Destek Sitesi platformunda Uzman olmak ister misiniz?

Uzman olmak için Şimdi başvurun.

Duygusal Çölde Yaşamak

Oluşturulma tarihi: 18.02.2025 22:13    Güncellendi: 18.02.2025 22:13
DUYGUSAL ÇÖLDE YAŞAMAK

Duygusal yoksunluğu olan danışanlar terapiye geldiklerinde yalnızlıklarını da beraber getirirler. Üstelik seans bitip onlar ofisten çıktıktan sonra bile bu yalnızlık bizimle kalır….

Terapiye kendimi çok yalnız hissediyorum; sanki uzay boşluğuna fırlatılmışım gibi; kendimi insanlardan çok kopuk hissediyorum; keşke annem beni doğurmasaydı şikayetleriyle gelirler. Bu şikayetler bazen o kadar ağır hissedilir ki intiharı bile düşündüklerini söylerler. Sanki dünya duygusal çöl gibidir.

Duygusal yoksunluk; yaşamımda eksik olan bir şeyler var hissi oluşturur. Bu daha çok boşluk hissi gibidir. İhmal edilmiş; unutulmuş; varlığı fark edilmeyen; bir köşede tek başına oyun oynayan; yalnız kalan bir çocuğun hissettikleri neyse bu şeması olanlar da onu hissederler. Sevilme ihtiyacı hiçbir zaman karşılanmayacağına dair derin ve sabit bir inançları vardır.

Bu şeması olan insanlar; sıklıkla duygusal ihtiyaçlarını karşılamayan soğuk eşlere (partnere) ilgi duyarlar. Soğuk eşlerden çekim alırlar. Bu da onların döngüleridir.

Başka insanlar tarafından kronik olarak hayal kırıklığına uğramış olmak; belki de halen uğramaya devam etmek duygusal yoksunluk şemasının bir göstergesidir.

Duygusal yoksunluk şeması olanlar; romantik bir ilişkiye girmekten bütünüyle kaçınırlar; ya da ilişkileri çok kısa süreli olmaktadır. Uzun süreli ilişki geliştirmekte çok zorlanırlar. Örüntü her zaman aynıdır. İlişki her zaman umut ve heyecanla başlar sonra çekim azalmaya başlar ve hayal kırıklığı ile biter.

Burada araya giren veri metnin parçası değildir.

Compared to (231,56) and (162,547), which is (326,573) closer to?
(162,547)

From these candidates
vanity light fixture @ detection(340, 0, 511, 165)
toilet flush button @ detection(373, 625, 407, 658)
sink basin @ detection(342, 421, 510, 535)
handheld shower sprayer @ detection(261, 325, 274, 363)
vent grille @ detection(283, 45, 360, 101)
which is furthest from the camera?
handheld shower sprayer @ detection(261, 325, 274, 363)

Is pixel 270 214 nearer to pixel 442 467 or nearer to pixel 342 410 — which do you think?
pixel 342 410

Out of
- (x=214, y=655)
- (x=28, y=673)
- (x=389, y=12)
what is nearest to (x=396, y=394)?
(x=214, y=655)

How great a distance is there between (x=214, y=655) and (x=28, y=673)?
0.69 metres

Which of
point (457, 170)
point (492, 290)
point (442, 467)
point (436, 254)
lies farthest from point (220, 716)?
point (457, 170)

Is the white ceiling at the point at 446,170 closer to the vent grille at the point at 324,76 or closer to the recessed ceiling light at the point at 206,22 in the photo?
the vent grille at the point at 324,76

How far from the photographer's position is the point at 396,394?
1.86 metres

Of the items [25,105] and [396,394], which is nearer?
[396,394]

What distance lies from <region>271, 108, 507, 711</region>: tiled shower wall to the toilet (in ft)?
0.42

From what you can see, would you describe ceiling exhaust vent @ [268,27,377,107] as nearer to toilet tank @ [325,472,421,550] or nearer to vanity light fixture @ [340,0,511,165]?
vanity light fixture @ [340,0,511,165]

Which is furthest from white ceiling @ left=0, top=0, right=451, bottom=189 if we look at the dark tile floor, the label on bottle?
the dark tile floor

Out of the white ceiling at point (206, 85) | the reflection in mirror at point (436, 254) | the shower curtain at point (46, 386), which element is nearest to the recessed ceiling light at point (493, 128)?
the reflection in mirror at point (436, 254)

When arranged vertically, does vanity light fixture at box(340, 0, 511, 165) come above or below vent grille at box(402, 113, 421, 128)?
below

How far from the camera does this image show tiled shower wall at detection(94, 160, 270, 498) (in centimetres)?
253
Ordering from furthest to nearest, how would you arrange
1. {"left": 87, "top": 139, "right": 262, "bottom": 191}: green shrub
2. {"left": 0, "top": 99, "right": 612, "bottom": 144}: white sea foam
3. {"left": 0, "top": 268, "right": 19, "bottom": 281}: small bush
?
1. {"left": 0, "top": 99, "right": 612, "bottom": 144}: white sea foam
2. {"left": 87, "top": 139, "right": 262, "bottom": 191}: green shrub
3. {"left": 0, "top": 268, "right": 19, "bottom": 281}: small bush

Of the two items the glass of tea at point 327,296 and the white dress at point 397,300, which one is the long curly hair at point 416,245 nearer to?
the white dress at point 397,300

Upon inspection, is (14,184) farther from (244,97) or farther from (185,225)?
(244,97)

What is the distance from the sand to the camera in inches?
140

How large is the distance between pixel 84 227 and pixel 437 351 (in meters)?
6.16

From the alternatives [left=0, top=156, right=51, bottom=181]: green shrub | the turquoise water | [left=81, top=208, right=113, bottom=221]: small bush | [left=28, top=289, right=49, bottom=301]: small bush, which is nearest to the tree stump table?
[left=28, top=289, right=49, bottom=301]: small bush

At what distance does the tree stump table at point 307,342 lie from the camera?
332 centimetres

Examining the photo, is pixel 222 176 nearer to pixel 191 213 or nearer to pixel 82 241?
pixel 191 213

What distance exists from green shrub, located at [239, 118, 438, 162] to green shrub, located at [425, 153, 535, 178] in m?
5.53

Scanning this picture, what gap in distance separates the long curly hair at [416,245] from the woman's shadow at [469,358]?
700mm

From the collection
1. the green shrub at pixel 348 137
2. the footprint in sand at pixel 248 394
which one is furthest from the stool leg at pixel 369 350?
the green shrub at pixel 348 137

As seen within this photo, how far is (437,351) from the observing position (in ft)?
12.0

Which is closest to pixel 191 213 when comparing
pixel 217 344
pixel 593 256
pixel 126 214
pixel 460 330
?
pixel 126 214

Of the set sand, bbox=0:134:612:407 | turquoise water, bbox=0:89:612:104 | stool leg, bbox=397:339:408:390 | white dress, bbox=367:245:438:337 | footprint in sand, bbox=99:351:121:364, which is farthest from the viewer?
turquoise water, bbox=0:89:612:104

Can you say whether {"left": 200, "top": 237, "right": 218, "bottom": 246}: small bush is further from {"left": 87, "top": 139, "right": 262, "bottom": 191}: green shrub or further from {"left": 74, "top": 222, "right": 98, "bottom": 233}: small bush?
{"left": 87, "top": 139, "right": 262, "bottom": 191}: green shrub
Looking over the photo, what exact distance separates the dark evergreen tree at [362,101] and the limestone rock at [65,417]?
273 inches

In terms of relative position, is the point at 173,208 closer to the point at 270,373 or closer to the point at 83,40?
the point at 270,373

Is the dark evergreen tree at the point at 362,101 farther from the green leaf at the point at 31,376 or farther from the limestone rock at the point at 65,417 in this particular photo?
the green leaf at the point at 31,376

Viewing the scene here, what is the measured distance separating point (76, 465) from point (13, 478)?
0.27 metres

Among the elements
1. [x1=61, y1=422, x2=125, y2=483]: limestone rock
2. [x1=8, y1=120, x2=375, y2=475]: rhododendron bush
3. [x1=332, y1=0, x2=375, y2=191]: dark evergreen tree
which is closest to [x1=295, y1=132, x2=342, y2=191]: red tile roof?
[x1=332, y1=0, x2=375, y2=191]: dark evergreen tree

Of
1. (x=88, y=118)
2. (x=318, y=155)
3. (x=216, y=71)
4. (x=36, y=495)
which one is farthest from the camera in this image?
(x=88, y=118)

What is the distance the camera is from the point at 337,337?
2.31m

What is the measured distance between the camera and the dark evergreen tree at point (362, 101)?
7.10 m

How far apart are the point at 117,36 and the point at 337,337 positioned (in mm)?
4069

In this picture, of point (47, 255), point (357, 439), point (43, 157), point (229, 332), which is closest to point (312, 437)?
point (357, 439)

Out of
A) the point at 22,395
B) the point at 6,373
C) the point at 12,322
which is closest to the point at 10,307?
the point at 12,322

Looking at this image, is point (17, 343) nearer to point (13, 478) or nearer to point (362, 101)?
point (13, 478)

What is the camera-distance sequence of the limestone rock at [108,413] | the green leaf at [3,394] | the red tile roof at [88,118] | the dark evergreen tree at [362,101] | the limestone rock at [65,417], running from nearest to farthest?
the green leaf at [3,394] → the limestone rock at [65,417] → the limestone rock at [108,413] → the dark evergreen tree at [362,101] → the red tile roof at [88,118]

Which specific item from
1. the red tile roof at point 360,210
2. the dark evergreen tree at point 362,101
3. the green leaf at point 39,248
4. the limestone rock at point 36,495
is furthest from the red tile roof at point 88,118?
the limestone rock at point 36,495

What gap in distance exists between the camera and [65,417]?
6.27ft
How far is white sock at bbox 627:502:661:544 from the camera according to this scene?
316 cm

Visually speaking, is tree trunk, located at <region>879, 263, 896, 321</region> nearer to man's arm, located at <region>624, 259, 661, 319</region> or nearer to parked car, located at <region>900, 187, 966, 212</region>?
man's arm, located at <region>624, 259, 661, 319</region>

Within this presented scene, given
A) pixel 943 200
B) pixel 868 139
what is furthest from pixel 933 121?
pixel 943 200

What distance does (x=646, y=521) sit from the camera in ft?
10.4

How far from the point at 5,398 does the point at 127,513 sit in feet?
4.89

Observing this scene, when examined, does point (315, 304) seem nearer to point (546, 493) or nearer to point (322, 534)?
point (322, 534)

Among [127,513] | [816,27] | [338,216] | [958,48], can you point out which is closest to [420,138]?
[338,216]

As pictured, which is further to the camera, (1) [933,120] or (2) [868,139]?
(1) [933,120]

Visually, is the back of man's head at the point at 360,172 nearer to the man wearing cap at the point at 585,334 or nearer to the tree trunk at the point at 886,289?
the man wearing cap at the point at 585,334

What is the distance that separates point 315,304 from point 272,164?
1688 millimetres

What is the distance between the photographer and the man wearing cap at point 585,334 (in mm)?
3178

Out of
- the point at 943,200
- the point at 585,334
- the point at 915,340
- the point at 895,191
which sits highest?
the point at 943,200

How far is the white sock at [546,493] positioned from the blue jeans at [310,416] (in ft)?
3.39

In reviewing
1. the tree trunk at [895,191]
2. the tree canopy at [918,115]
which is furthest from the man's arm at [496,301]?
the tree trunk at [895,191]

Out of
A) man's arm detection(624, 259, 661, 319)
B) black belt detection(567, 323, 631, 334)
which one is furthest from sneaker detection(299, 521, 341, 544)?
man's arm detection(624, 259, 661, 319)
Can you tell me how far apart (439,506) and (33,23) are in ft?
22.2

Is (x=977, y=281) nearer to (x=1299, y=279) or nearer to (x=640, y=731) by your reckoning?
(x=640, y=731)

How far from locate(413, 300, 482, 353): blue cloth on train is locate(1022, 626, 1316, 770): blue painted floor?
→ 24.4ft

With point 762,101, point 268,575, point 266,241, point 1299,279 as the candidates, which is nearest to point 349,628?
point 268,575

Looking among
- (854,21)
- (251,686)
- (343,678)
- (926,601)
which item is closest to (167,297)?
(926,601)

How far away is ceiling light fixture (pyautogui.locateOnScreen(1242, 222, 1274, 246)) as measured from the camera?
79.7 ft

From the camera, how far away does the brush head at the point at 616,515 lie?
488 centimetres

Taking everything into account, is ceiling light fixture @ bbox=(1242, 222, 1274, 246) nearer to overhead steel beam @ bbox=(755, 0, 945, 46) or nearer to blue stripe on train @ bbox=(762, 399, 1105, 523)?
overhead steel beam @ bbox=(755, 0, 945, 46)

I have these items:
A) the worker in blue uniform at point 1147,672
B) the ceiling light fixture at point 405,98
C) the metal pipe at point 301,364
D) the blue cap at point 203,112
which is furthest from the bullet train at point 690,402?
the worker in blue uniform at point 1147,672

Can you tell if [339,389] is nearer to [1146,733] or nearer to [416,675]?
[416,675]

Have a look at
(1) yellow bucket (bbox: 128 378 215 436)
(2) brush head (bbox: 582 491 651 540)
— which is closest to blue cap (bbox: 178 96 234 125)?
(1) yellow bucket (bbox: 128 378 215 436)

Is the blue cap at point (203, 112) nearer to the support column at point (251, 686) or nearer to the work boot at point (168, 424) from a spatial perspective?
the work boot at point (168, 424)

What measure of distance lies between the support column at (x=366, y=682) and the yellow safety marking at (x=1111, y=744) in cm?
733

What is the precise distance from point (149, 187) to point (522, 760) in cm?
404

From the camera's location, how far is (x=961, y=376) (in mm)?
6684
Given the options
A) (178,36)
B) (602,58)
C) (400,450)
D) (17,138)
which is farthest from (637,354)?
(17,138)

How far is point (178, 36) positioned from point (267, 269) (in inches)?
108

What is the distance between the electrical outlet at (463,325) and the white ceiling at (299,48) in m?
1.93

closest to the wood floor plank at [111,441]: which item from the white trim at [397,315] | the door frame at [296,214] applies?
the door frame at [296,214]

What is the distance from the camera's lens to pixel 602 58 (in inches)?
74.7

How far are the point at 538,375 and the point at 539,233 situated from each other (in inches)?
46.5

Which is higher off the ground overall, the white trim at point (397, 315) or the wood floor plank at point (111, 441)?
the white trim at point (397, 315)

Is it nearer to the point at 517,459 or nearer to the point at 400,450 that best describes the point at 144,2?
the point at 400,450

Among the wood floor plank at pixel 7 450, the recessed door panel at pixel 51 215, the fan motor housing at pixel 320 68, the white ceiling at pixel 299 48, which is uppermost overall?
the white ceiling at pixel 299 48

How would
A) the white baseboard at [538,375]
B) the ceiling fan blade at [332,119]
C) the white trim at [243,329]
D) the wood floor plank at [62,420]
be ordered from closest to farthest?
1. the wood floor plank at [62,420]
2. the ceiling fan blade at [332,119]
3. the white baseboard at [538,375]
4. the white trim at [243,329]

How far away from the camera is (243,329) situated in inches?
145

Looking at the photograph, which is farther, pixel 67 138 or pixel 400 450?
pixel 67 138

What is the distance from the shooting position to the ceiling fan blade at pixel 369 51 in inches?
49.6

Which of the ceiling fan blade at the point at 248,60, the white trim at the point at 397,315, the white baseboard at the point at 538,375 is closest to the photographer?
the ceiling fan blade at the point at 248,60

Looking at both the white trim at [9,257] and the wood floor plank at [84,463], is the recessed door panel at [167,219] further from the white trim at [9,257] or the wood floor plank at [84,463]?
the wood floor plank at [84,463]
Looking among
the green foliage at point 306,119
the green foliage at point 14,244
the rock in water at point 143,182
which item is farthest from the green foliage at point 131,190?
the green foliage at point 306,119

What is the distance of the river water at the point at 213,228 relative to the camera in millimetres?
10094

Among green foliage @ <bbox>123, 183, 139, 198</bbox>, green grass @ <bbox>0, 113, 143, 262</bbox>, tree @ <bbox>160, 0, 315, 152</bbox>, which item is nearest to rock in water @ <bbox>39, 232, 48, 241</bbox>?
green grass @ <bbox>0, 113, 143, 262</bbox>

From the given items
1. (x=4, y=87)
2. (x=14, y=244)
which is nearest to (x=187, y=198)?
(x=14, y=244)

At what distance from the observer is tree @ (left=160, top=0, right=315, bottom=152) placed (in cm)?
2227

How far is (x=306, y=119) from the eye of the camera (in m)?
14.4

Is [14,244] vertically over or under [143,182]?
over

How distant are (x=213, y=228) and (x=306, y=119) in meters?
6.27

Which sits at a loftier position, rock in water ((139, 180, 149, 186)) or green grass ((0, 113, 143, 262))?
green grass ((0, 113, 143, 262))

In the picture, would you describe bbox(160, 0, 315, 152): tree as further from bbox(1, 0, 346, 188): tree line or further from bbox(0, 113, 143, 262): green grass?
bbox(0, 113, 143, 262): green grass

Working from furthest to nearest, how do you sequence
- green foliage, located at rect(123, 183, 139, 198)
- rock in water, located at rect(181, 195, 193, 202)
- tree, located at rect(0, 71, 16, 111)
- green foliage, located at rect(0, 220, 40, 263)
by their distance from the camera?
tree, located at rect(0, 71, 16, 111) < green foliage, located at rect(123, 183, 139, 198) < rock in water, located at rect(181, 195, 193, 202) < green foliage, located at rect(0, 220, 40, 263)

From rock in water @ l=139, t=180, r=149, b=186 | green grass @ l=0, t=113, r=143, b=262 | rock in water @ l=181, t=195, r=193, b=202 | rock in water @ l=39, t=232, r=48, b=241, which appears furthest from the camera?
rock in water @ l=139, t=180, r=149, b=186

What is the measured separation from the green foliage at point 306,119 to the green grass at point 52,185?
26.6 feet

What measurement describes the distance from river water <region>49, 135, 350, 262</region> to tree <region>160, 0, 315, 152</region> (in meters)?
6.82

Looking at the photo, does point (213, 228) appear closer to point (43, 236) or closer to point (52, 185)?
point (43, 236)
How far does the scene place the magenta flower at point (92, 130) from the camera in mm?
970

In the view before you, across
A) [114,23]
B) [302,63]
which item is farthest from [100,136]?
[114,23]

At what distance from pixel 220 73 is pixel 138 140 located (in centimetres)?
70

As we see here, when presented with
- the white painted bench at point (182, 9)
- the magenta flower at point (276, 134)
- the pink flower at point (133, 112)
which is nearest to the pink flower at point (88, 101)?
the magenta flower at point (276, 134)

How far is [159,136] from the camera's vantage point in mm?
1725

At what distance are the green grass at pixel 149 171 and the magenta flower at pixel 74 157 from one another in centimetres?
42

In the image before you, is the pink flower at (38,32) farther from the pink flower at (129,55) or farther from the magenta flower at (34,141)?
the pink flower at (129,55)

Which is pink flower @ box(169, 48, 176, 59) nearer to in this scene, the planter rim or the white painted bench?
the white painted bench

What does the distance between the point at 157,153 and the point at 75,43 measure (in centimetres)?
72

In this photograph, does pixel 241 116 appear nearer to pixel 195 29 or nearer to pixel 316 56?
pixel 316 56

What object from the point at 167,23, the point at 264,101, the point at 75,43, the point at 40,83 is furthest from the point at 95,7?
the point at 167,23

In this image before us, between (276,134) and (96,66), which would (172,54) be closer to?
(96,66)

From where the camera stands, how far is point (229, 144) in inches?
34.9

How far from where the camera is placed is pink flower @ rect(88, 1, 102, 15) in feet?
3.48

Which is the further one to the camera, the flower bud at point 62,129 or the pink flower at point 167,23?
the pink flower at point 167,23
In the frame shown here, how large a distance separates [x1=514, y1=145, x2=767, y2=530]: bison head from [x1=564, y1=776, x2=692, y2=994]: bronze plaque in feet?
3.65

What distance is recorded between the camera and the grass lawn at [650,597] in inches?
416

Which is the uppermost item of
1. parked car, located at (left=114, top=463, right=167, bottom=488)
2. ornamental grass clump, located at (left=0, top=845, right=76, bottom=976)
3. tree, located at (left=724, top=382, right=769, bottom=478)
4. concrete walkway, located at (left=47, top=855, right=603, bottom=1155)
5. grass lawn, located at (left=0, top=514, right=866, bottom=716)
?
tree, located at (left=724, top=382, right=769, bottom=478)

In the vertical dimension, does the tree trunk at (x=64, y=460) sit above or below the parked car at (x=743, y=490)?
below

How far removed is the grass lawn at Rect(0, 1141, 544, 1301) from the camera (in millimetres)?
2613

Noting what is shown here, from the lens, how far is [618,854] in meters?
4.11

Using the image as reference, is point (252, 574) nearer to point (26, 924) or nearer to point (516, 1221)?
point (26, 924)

Başkaları ile ilişki 2 türlü kurulur. Birincisi; yakın ilişkiler aile; arkadaş v.s arasında olur. En yakın ilişkilerimizde annemize veya babamıza olan bağlılığımız gibi bir bağ hissederiz. İkincisi ise sosyal bağlanmadır. Ait olma hissi; sosyal ilişkiler ve gruplar arasında yaşadığımız ilişkileri kapsar.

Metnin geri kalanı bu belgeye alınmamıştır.